The biggest discussion this week concerned resource leaks in
Apache 2.0. Dean Gaudet discovered in January that file
descriptors opened during a request were not being closed
until the connection was closed: since HTTP/1.1 keepalives
may allow hundreds of requests per connection this is a
resource leak. This has now been fixed.
A generally quiet week saw some exciting progress for secure
server users, with Ben Laurie agreeing that mod_ssl should be
used as the basis of SSL support in Apache 2.0. Ken Coar also
announced the Call for Participation for ApacheCon Europe
2001, to be held in Dublin, Eire in October this year.

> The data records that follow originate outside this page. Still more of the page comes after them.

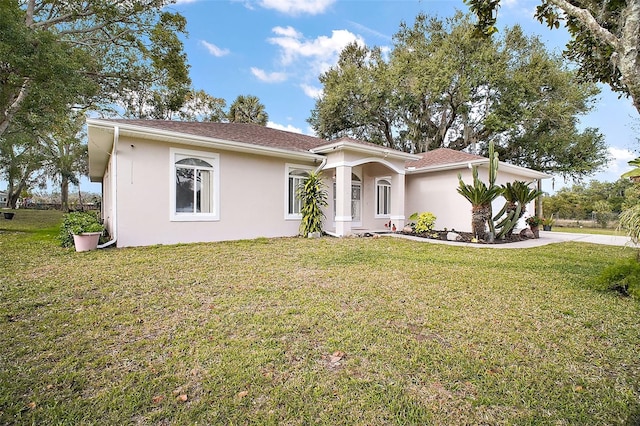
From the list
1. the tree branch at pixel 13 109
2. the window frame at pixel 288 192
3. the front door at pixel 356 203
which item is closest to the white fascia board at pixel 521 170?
the front door at pixel 356 203

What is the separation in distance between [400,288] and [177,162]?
24.0ft

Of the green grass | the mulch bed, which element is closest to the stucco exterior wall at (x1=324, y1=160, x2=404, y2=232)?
the mulch bed

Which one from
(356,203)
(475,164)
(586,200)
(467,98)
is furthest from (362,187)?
(586,200)

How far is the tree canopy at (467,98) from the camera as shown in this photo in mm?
18859

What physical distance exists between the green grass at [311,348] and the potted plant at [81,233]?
186 cm

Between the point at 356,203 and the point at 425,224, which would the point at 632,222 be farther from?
the point at 356,203

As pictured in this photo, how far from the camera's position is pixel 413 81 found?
2098cm

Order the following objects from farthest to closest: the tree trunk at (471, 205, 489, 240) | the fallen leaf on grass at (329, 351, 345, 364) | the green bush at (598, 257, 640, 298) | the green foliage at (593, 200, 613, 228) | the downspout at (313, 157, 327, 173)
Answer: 1. the green foliage at (593, 200, 613, 228)
2. the downspout at (313, 157, 327, 173)
3. the tree trunk at (471, 205, 489, 240)
4. the green bush at (598, 257, 640, 298)
5. the fallen leaf on grass at (329, 351, 345, 364)

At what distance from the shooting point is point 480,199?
32.8 ft

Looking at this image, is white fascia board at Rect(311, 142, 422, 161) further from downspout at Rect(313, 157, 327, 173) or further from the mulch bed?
the mulch bed

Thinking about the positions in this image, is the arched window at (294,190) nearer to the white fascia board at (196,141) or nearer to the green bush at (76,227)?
the white fascia board at (196,141)

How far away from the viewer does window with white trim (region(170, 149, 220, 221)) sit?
8930 millimetres

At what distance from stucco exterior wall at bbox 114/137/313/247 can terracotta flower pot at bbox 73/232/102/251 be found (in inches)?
22.3

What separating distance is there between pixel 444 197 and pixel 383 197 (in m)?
2.62
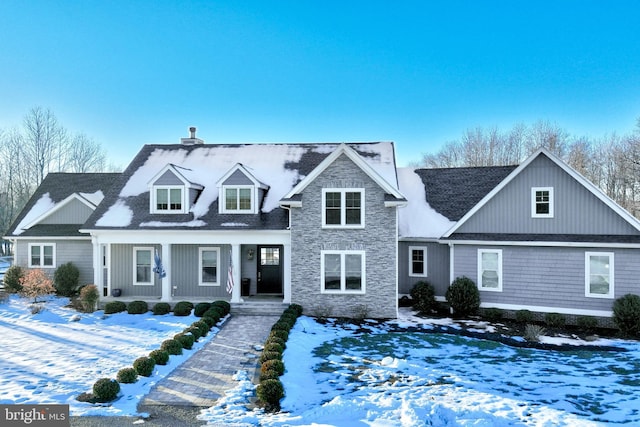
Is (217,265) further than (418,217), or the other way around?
(418,217)

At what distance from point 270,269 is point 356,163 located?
698 cm

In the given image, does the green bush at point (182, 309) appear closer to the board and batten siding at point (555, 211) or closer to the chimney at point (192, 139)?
the chimney at point (192, 139)

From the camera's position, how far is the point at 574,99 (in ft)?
113

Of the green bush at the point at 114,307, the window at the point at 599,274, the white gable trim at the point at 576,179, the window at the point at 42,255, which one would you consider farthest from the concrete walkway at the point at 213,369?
the window at the point at 42,255

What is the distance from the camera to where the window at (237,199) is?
19.5 m

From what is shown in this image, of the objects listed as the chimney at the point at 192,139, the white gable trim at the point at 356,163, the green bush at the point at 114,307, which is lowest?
the green bush at the point at 114,307

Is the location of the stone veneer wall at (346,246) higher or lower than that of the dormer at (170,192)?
lower

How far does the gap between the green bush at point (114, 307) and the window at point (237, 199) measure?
6.34 m

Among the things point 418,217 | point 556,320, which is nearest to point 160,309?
point 418,217

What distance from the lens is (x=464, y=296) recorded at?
1791 centimetres

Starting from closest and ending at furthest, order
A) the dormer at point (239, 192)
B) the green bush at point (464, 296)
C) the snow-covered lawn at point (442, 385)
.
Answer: the snow-covered lawn at point (442, 385), the green bush at point (464, 296), the dormer at point (239, 192)

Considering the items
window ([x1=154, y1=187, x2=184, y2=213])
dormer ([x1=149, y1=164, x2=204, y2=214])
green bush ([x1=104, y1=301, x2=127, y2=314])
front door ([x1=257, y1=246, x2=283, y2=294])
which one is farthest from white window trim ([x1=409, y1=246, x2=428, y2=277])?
green bush ([x1=104, y1=301, x2=127, y2=314])
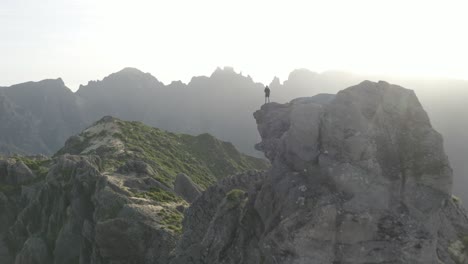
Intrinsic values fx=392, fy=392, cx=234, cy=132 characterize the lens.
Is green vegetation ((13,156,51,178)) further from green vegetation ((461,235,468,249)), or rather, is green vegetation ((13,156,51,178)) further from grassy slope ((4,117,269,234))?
green vegetation ((461,235,468,249))

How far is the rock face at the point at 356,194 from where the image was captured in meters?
21.8

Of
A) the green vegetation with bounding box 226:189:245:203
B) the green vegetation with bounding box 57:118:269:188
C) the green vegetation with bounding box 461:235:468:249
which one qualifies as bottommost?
the green vegetation with bounding box 57:118:269:188

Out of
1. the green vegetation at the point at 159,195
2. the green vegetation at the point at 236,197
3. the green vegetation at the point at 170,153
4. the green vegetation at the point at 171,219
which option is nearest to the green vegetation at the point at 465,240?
the green vegetation at the point at 236,197

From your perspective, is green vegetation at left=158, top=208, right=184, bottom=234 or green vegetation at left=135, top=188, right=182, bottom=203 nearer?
green vegetation at left=158, top=208, right=184, bottom=234

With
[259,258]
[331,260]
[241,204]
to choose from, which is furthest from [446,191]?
[241,204]

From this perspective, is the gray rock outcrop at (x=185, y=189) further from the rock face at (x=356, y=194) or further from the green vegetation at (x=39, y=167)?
the rock face at (x=356, y=194)

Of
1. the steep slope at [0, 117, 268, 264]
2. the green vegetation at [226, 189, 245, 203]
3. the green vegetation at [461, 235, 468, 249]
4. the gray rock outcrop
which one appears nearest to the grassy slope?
the steep slope at [0, 117, 268, 264]

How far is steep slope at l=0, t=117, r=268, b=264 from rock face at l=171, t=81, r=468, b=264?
19.7m

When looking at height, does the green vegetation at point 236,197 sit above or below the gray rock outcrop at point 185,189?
above

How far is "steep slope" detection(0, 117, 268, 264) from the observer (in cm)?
4550

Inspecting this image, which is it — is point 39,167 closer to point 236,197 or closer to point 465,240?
point 236,197

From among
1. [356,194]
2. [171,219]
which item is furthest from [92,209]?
[356,194]

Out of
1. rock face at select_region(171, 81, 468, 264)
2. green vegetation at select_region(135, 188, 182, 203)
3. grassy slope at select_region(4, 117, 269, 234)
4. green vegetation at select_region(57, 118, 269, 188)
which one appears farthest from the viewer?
green vegetation at select_region(57, 118, 269, 188)

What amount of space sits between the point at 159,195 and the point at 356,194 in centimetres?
4165
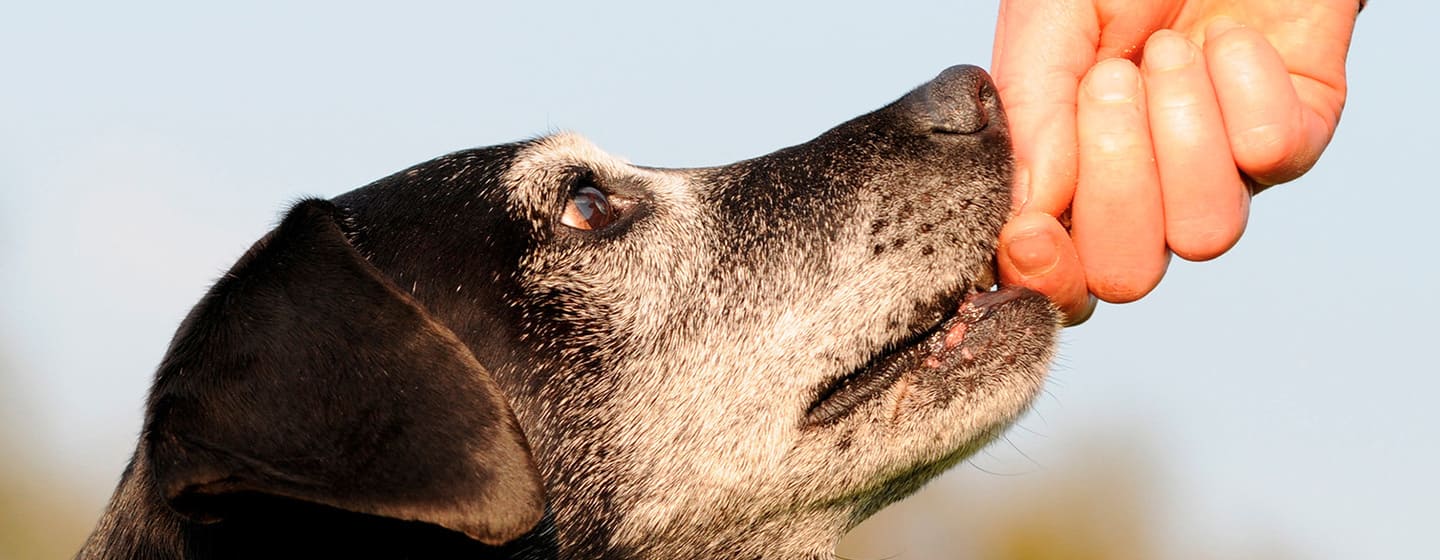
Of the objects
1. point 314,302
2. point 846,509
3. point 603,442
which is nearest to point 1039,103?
point 846,509

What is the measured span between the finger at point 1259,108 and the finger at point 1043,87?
0.45 meters

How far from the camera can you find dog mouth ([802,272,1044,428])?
4.77 meters

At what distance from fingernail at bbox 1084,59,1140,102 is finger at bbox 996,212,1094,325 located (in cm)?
41

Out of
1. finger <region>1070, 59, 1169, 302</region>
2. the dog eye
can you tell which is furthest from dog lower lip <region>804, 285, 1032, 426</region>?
the dog eye

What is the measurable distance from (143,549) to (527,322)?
1.22m

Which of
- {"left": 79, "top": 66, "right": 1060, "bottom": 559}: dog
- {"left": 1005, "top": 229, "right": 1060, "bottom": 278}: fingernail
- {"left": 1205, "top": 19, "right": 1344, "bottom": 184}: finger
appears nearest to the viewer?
{"left": 79, "top": 66, "right": 1060, "bottom": 559}: dog

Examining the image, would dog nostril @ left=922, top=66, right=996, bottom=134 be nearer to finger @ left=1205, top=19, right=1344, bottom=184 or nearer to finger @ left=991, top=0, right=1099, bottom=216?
finger @ left=991, top=0, right=1099, bottom=216

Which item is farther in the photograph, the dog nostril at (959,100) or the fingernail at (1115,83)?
the dog nostril at (959,100)

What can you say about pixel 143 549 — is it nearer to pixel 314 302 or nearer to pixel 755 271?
pixel 314 302

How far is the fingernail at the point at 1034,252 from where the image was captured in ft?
15.9

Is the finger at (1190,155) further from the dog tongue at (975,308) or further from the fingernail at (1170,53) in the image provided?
the dog tongue at (975,308)

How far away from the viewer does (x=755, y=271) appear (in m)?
5.05

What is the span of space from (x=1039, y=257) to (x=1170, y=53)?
729mm

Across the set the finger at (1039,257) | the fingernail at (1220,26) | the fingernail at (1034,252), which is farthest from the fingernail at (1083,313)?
the fingernail at (1220,26)
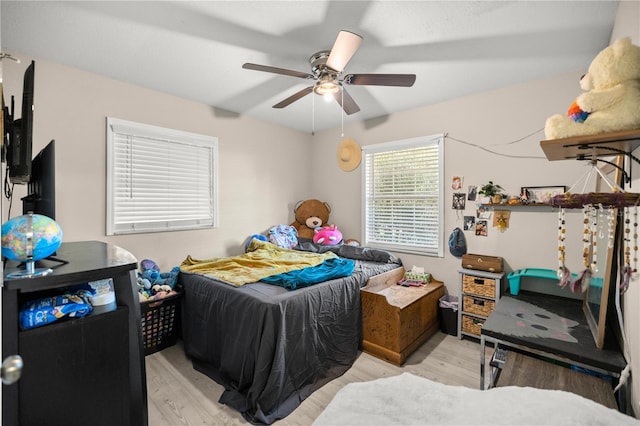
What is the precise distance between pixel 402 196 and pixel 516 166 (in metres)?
1.22

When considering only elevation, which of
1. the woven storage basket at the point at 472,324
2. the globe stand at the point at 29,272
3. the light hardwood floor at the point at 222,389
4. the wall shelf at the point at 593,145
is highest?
the wall shelf at the point at 593,145

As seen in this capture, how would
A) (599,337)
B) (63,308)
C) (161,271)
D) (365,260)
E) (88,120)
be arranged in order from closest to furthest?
1. (63,308)
2. (599,337)
3. (88,120)
4. (161,271)
5. (365,260)

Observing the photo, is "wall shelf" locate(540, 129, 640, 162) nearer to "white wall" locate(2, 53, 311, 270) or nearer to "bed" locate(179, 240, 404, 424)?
"bed" locate(179, 240, 404, 424)

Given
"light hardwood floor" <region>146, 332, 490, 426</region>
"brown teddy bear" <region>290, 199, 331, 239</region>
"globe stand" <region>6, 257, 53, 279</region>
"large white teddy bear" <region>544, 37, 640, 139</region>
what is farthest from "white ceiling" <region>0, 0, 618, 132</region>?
"light hardwood floor" <region>146, 332, 490, 426</region>

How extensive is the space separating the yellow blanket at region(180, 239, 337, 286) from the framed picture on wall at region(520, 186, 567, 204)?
1974 mm

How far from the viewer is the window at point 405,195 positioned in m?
3.34

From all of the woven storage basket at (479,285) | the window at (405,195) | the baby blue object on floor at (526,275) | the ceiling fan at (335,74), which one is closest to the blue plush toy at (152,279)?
the ceiling fan at (335,74)

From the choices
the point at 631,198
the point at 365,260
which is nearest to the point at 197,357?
the point at 365,260

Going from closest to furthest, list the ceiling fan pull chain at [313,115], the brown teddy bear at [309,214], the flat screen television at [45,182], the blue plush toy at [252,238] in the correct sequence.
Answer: the flat screen television at [45,182] → the ceiling fan pull chain at [313,115] → the blue plush toy at [252,238] → the brown teddy bear at [309,214]

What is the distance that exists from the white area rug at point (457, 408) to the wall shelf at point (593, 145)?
0.74 metres

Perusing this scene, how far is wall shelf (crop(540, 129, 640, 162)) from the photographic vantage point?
0.85 m

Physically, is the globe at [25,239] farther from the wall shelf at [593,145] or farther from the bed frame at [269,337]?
the wall shelf at [593,145]

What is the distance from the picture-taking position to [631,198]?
0.87m

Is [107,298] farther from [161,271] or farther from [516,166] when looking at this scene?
[516,166]
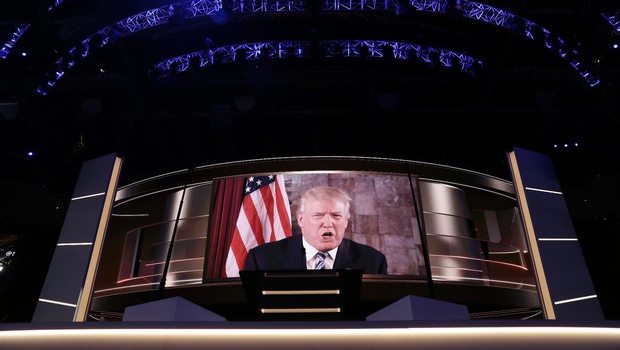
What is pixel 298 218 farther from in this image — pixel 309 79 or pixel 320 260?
pixel 309 79

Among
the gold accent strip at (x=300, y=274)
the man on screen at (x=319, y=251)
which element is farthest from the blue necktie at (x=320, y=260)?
the gold accent strip at (x=300, y=274)

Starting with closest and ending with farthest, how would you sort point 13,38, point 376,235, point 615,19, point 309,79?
1. point 376,235
2. point 615,19
3. point 13,38
4. point 309,79

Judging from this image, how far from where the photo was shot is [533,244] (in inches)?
191

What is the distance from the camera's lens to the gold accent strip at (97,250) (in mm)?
5168

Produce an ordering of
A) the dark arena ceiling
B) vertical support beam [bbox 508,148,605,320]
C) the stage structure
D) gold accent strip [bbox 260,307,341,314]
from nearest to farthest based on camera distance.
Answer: gold accent strip [bbox 260,307,341,314] < vertical support beam [bbox 508,148,605,320] < the stage structure < the dark arena ceiling

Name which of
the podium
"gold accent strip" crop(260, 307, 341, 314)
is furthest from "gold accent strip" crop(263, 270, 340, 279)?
"gold accent strip" crop(260, 307, 341, 314)

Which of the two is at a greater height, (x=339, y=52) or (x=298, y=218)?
(x=339, y=52)

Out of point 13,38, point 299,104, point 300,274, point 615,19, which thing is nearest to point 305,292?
point 300,274

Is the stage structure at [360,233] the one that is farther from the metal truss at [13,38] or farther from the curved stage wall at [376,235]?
the metal truss at [13,38]

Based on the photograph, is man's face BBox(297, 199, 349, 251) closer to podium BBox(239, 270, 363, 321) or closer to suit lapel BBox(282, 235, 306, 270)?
suit lapel BBox(282, 235, 306, 270)

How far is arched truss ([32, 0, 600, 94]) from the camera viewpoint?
276 inches

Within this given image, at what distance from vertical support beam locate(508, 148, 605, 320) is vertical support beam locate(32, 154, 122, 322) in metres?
4.64

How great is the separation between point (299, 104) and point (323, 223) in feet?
17.8

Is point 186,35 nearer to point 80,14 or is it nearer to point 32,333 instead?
point 80,14
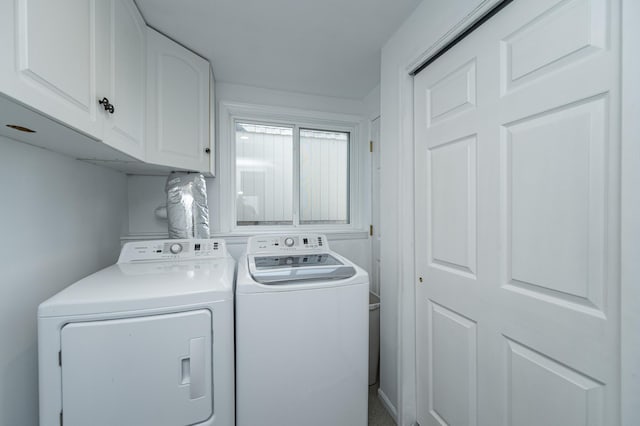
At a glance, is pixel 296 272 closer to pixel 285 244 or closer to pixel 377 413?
pixel 285 244

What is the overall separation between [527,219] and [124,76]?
1832 mm

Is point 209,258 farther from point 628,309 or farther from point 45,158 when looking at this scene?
point 628,309

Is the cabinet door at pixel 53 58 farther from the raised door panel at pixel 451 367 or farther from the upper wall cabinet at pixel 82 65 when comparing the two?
the raised door panel at pixel 451 367

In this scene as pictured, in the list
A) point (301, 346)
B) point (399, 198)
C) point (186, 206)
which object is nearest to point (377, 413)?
point (301, 346)

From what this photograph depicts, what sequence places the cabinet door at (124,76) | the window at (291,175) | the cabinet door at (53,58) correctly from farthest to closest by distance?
1. the window at (291,175)
2. the cabinet door at (124,76)
3. the cabinet door at (53,58)

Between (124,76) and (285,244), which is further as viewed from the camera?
(285,244)

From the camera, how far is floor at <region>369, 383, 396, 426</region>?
1527 mm

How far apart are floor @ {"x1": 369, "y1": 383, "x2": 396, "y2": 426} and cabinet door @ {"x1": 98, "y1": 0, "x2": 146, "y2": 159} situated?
84.2 inches

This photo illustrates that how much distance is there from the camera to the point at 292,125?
2373 millimetres

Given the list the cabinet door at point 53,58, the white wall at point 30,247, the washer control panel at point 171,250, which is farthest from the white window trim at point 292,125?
the cabinet door at point 53,58

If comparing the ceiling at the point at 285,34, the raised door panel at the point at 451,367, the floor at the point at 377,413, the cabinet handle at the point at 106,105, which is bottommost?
the floor at the point at 377,413

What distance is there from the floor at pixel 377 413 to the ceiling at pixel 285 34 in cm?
248

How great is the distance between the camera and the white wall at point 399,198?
4.37 feet

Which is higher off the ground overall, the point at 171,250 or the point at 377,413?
the point at 171,250
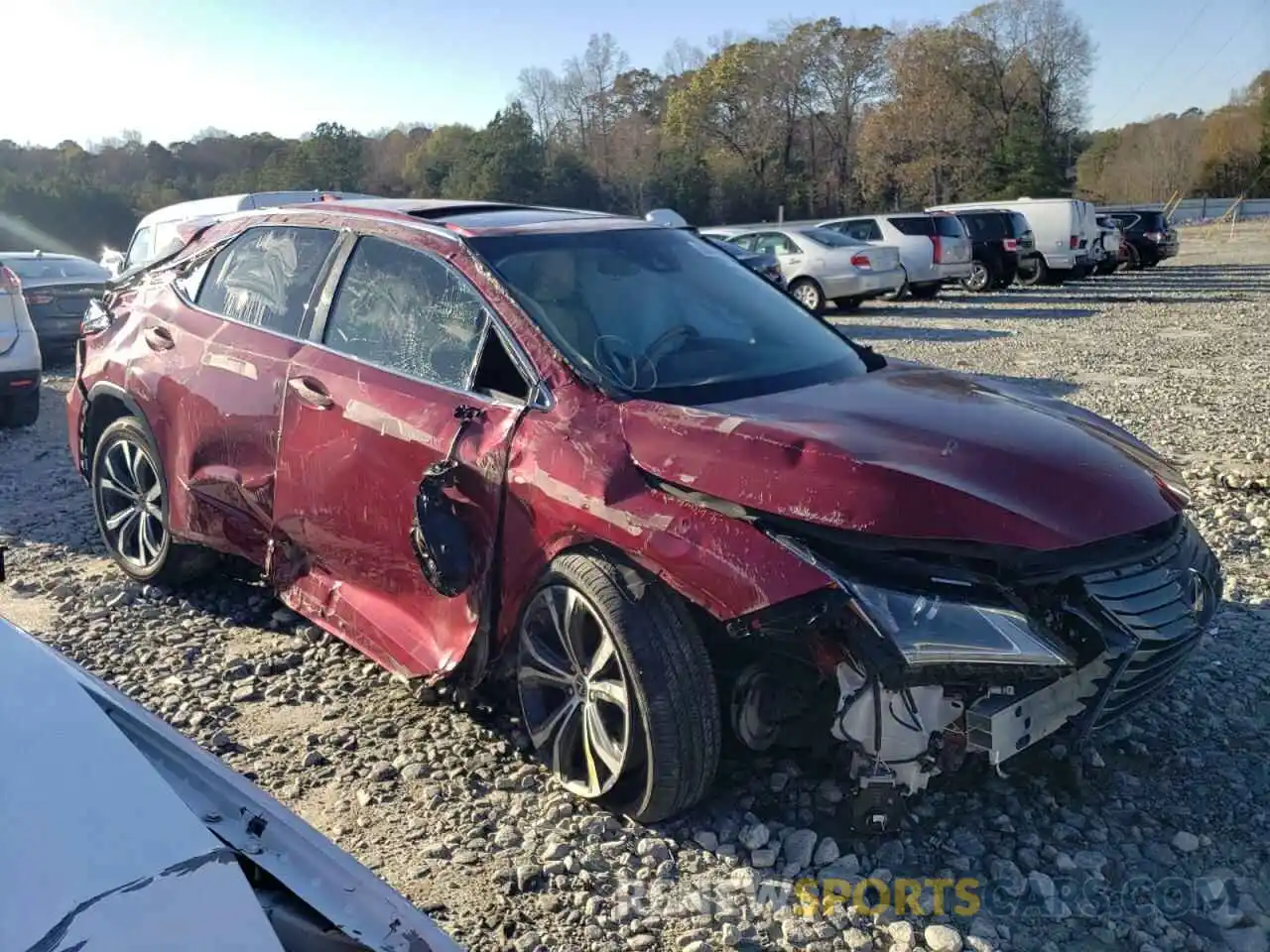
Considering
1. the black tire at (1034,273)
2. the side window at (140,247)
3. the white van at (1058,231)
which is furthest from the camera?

Roy Fielding has continued in his quest to clean up the build
systems for APR and Apache 2.0, making two big checkins this
week to ensure that any compiler flags specified by the user
when running configure are passed through to the Makefiles.
In this section we highlight some of the articles on the web
that are of interest to Apache users.
Ryan Bloom kicks off a new series of columns about Apache 2.0
for O'Reilly Network readers with his first column -
"Installing Apache 2.0". This piece proves to be merely a
rehash of his previous Apache 2.0 articles except for a
mention of mod_tls.
"Linux for Newbies, part 22", Gene Wilburn stresses on
the benefits of compiling Apache and any related modules by
hand. Instructions are given for removing existing Apache and
PHP from one's system before compiling them again from
source. By doing this, users control how the packages are
built and choose the locations for the various parts.
"PHP, Perl, Java servlets -- Which one's right for you?"
covers how the three server-side scripting languages work and
their differences. Anyone who is familiar with HTML will
understand this article as the author intentionally avoids
in-depth and technical details. At the end of the day, the
decision is still up to the readers.